In Genesis 2:18 God says that it isn’t good “for the man to be alone”. So he gave us families and communities.
We are made in the image of God (Gen 1:26-27), and God is a relationship: Father, Son and Holy Spirit. Human beings have been created for relationships. This is so profoundly true that if you separate even the healthiest person from human contact for long enough, they will lose their mind.
We have clear evidence for this from studying the effects of solitary confinement in prisons and orphanages in Romania. Forty per cent of those deprived of human contact as infants and toddlers in those orphanages developed significant psychiatric conditions and developmental disorders as teenagers.
God designed the family to meet this basic need: to be the safest place for raising children – a place of love, security and belonging for every individual. But because we are all broken by sin, God has also given us communities to participate in.
What is community? It’s where we can also find belonging, love, security, and a place of mental, emotional, and spiritual growth. It’s a place to pursue a purpose, build things, advance our understanding of the world, learn together and create a place centred on a shared vision and set of beliefs.
Community is central to the Christian faith – just as important as family. God’s framing of the church as Christ’s bride demonstrates how vital community is to God.
What does the Bible teach us about Christian community?
A Christian community isn’t a club – a bunch of people who have found their answer to salvation and now sit around enjoying themselves as they wait to go to heaven (see Matthew 28:16-20).
Christian communities are not a haven or a refuge from the world, although we do love and care for each other. They are not about self-fulfilment or self-indulgence. They are the engine room of discipleship.
Christian communities are not designed to be a club of safety.
All discipling activity hinges on the strength and depth of our relationship with Jesus (cf. John 15:3) and the spiritual and emotional maturity we develop through our relationship with the Holy Spirit in community (Ephesians 4).
The longer we immerse ourselves in Jesus’ teachings and allow God to work on us, the more we love what he loves (Ephesians 2:10). To follow Jesus means to join him in the task of reaching the lost and growing his kingdom, according to our individual calling, gifts, talents and maturity in community together.
Christian communities are not designed to be a club of safety. They only operate effectively when their focus is external to themselves. Navel-gazing churches full of people meeting their own needs will never change the world.
The oxygen of Christian communities
The word we translate as hope in the New Testament is the Greek word “elpis”, which means “anticipating something with confidence”. A person with New Testament hope confidently looks forward to what is coming.
Hope is the oxygen our hearts need to keep on loving others … and hope begins in suffering.
In Romans 5:1-5 Paul gives us a profound insight into hope. Hope for the Christian is in God’s glorious plan and promises. God’s glory manifests through his plan for salvation and the reconciliation of all creation to himself.
Hope is the oxygen our hearts need to keep on loving others as part of participating in God’s plan. Hope is the confident anticipation of the fulfilment of all that God has promised, and hope begins in suffering. The elpis (hope) in fulfilling God’s promises and plans is founded on suffering, perseverance and character.
What is a community of hope?
In a community of hope, people find belonging, relationships and hope in the biblical sense. Suffering is shared, and people are supported to persist through the character-building journey that leads to the ultimate resurrection hope we all find in Jesus – a hope validated through his own resurrection. Communities of hope forge and strengthen disciples to stand against the enemy’s schemes. They are a cove where a follower of Jesus is changed and sent out to change the world.

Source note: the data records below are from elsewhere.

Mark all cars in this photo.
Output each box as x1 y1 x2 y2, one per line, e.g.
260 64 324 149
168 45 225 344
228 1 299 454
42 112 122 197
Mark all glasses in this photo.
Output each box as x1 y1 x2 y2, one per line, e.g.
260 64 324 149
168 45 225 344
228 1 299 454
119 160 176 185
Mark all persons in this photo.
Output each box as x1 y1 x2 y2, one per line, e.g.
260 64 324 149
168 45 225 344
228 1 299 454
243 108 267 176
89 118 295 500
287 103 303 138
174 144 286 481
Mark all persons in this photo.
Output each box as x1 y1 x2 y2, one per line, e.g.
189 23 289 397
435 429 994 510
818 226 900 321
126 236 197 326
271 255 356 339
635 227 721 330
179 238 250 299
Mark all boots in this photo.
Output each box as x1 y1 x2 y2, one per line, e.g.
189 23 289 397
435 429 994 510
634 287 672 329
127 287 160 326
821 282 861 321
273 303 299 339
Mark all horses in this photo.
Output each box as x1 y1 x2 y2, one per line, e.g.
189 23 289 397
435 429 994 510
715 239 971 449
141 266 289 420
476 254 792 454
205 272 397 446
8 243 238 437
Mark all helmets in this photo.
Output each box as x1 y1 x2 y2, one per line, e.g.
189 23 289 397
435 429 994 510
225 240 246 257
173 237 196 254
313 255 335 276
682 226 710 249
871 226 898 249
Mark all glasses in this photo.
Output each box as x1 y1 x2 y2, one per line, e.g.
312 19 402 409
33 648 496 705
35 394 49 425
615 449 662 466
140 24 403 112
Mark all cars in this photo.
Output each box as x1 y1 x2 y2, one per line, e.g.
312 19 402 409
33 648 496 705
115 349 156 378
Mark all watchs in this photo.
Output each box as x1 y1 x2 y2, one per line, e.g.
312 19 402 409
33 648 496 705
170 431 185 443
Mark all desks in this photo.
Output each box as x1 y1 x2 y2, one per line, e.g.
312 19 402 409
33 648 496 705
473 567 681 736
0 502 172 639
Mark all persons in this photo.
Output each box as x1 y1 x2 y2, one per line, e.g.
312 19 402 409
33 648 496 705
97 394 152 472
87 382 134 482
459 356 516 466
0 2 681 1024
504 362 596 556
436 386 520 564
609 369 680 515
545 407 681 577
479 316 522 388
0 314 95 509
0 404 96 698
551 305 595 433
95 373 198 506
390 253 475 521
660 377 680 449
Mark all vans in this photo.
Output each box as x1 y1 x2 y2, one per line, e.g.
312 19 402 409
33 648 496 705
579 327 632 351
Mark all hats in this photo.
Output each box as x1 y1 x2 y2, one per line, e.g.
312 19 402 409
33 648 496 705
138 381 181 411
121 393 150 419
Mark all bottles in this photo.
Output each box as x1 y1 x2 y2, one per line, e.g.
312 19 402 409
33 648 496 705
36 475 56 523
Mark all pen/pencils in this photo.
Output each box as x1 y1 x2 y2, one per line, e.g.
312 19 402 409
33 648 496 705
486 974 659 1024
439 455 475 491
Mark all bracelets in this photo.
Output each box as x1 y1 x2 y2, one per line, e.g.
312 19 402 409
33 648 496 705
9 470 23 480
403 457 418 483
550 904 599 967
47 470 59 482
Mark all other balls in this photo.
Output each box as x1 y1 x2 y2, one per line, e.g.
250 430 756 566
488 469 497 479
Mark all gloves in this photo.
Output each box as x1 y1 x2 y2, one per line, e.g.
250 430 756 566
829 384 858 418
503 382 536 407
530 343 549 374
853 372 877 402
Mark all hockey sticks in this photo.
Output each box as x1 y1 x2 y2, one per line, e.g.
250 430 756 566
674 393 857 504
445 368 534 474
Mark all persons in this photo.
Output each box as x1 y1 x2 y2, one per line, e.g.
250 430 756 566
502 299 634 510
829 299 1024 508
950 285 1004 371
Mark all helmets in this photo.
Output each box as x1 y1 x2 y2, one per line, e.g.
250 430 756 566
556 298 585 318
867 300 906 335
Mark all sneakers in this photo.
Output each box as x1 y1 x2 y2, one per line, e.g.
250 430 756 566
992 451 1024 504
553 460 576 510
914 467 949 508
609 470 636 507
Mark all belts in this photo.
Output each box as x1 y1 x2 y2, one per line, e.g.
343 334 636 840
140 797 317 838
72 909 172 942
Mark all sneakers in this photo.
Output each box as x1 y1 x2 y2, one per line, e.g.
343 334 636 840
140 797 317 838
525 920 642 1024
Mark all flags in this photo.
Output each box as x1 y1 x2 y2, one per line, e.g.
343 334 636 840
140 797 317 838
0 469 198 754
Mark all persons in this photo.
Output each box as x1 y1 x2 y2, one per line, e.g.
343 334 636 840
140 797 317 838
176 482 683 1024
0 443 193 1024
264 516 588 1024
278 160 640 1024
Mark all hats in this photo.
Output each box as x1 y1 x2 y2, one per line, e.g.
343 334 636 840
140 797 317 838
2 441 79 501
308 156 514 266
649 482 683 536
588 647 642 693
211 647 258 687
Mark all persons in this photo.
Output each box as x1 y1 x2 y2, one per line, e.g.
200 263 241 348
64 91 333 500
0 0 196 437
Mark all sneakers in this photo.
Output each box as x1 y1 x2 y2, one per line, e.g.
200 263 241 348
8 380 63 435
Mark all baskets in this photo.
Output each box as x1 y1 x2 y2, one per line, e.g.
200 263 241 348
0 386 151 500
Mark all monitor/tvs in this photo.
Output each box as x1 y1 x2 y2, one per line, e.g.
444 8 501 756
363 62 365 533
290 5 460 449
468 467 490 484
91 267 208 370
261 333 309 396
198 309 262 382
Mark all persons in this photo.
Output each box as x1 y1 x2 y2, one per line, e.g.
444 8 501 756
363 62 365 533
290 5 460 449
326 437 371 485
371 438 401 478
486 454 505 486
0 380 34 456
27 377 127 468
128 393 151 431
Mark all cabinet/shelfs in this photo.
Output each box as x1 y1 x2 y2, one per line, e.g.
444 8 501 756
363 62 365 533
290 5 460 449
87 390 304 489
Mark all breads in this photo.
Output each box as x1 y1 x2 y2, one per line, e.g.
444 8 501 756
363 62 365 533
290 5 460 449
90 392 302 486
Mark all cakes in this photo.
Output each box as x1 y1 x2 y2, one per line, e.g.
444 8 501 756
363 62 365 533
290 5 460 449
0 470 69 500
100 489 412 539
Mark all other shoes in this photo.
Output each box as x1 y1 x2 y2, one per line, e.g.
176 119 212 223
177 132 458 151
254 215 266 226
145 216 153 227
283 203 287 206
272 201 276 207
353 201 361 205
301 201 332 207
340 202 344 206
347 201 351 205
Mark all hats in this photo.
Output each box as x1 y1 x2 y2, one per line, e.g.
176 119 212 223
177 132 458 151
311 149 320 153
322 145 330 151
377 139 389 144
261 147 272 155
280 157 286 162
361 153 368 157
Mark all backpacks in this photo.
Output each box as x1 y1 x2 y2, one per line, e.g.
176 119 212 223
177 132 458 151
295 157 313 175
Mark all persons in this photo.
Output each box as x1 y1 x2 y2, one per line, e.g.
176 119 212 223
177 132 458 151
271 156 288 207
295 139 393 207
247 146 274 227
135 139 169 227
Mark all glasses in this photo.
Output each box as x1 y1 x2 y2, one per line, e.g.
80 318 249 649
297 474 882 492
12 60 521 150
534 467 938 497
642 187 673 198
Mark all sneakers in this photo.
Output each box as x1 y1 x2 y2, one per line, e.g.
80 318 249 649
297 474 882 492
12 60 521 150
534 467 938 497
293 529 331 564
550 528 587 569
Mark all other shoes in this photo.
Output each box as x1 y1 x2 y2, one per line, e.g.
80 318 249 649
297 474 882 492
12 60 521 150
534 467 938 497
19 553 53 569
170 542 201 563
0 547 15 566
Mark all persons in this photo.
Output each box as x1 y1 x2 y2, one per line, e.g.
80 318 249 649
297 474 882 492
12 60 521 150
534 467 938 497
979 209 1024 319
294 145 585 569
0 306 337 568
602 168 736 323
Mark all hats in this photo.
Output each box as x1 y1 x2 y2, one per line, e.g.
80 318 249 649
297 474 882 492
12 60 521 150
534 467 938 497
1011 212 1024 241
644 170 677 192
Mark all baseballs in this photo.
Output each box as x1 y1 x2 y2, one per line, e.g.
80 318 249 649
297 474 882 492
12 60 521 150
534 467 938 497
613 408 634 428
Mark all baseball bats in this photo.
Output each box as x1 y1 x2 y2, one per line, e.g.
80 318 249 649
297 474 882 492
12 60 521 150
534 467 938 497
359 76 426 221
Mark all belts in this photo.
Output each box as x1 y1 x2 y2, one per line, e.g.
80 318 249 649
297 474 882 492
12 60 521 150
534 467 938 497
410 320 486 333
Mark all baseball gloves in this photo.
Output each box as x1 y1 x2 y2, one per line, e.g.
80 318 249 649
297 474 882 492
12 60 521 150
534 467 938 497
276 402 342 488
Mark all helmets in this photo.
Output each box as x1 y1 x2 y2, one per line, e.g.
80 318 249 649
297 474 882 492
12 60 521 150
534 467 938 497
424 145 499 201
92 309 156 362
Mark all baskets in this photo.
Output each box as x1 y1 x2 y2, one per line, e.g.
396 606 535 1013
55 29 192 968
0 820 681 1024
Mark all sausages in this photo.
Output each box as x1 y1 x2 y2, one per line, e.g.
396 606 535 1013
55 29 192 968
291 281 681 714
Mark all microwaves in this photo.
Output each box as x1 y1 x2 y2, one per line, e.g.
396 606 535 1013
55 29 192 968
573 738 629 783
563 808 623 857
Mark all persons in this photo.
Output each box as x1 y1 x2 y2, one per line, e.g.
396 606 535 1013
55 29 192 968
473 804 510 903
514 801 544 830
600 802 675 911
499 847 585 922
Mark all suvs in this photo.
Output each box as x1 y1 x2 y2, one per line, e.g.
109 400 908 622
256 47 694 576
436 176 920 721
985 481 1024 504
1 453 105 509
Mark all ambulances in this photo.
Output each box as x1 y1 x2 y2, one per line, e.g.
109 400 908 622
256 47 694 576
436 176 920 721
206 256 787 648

Relationships in communities of hope can’t be a facade.
But none of this works without authenticity. Authenticity binds people together in a healthy community. We are called to a life of fearless authenticity. It is the only way we can endure and grow through suffering together.
When Jesus said to take up your cross and follow me, he precisely meant this. We all carry a cross, but we don’t all have to carry it through the public square like Jesus did. If we live in an authentic community, we must share our cross so others can help us carry the burden. Relationships in communities of hope can’t be a facade of pretence where people try to Facebook their lives to each other; for churches to be communities of hope, they must begin with authenticity.
Planting communities of hope
A good friend of mine, Graeme Hush, describes planting a community of hope as “being Jesus where you are”. It is the best description I have heard of what we are called to do and be. In more recent times, people have called this micro-church. The vision is to plant tiny churches of 10-12 people in every community, workplace, interest group and people group.
I am not too fussed about the model — call it micro-church, organic church, or purpose finders — it doesn’t matter. What matters is being Jesus where you are, living as a Christlike force wherever God has placed you, with deep and uncompromising authenticity. When you do that, communities will form, disciples will grow, and ultimately, God’s kingdom will grow.
It is time for bravery in his service. Be authentic and build communities of hope!
Jason Potter is an author, speaker, educator and the National Director of OAC Ministries Australia.